By Jonathan Corbet
May 14, 2013
One of the kernel's core functions is the management of caching; by
maintaining caches at various levels, the kernel is able to improve
performance significantly. But caches cannot be allowed to grow without
bound or they will eventually consume all of memory. The kernel's answer
to this problem is the "shrinker" interface, a mechanism by which the
memory management subsystem can request that cached items be discarded and
their memory freed for other uses. One of the recurring topics at the
2013 Linux Storage, Filesystem, and Memory
Management Summit was the need to improve the shrinker interface. The
proposed replacement is out for review, so
it seems like time for a closer look.
A new shrinker API
In current kernels, a cache would implement a shrinker function that
adheres to this interface:
#include <linux/shrinker.h>
struct shrink_control {
gfp_t gfp_mask;
unsigned long nr_to_scan;
};
int (*shrink)(struct shrinker *s, struct shrink_control *sc);
The shrink() function is packaged up inside a shrinker
structure (along with some ancillary information); the whole thing is then
registered with a call to register_shrinker().

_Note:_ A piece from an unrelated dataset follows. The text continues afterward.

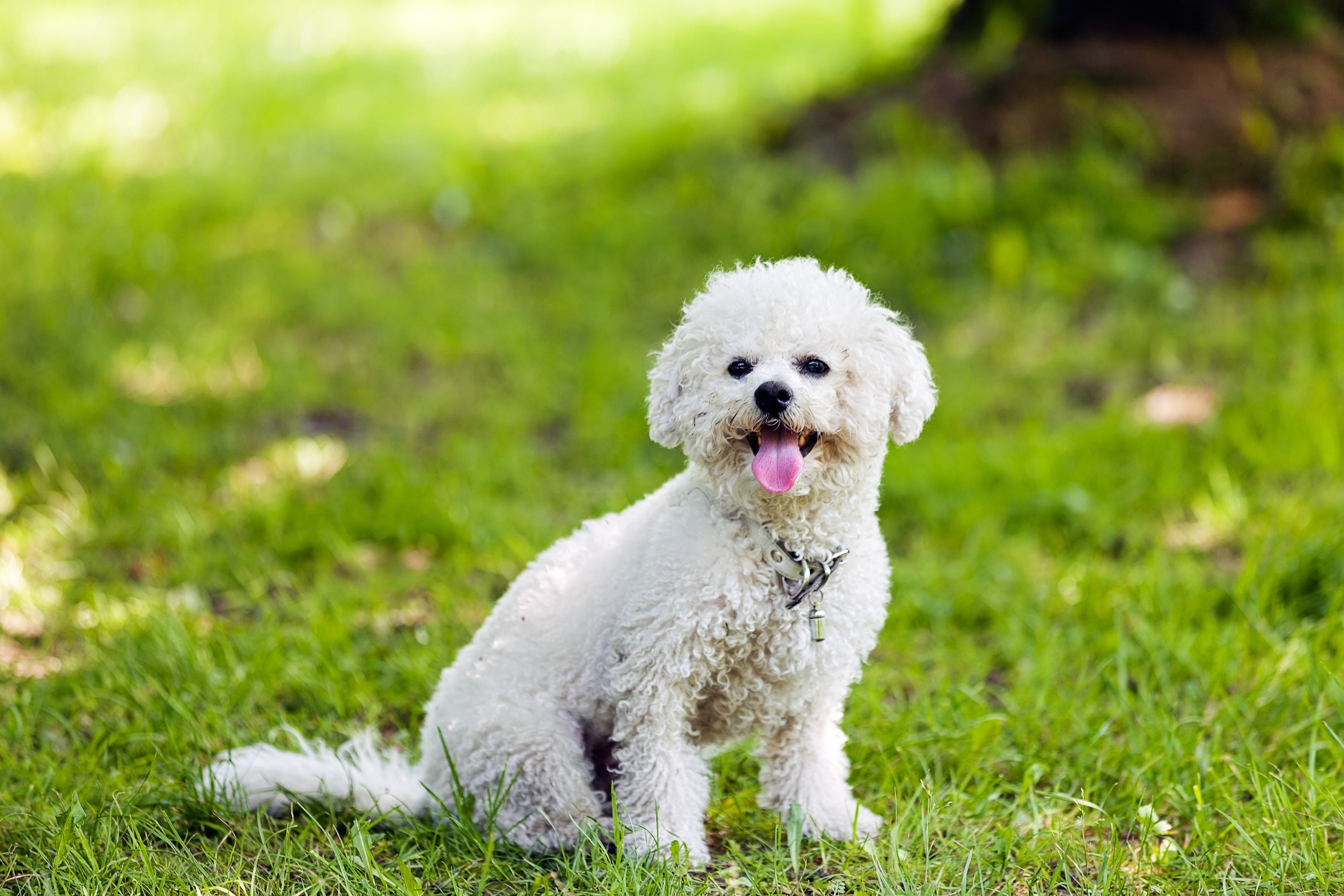 cute small bichon sitting in grass in the park, notice: shallow depth of field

When memory gets tight, the shrink() function will be called from
the memory management subsystem. The gfp_mask will reflect the
type of allocation that was being attempted when the shrink() call
was made; the shrinker should avoid any actions that contradict that mask.
So, for example, if a GFP_NOFS allocation is in progress, a
filesystem shrinker cannot initiate filesystem activity to free memory.
The nr_to_scan field tells the shrinker how many objects it should
examine and free if possible; if, however, nr_to_scan is zero, the
call is really a
request to know how many objects currently exist in the cache.
The use of a single callback function for two purposes (counting objects
and freeing them) irks some developers; it also makes the interface harder
to implement. So, one of the first steps in the new shrinker patch set is
to redefine the shrinker API to look like this:
long (*count_objects)(struct shrinker *s, struct shrink_control *sc);
long (*scan_objects)(struct shrinker *s, struct shrink_control *sc);
The roughly two-dozen shrinker implementations in the kernel have been
updated to use this new API.
The current shrinker API is not NUMA-aware. In an effort to improve that
situation, the shrink_control structure has been augmented with
a new field:
nodemask_t nodes_to_scan;
On NUMA systems, memory pressure is often not a global phenomenon.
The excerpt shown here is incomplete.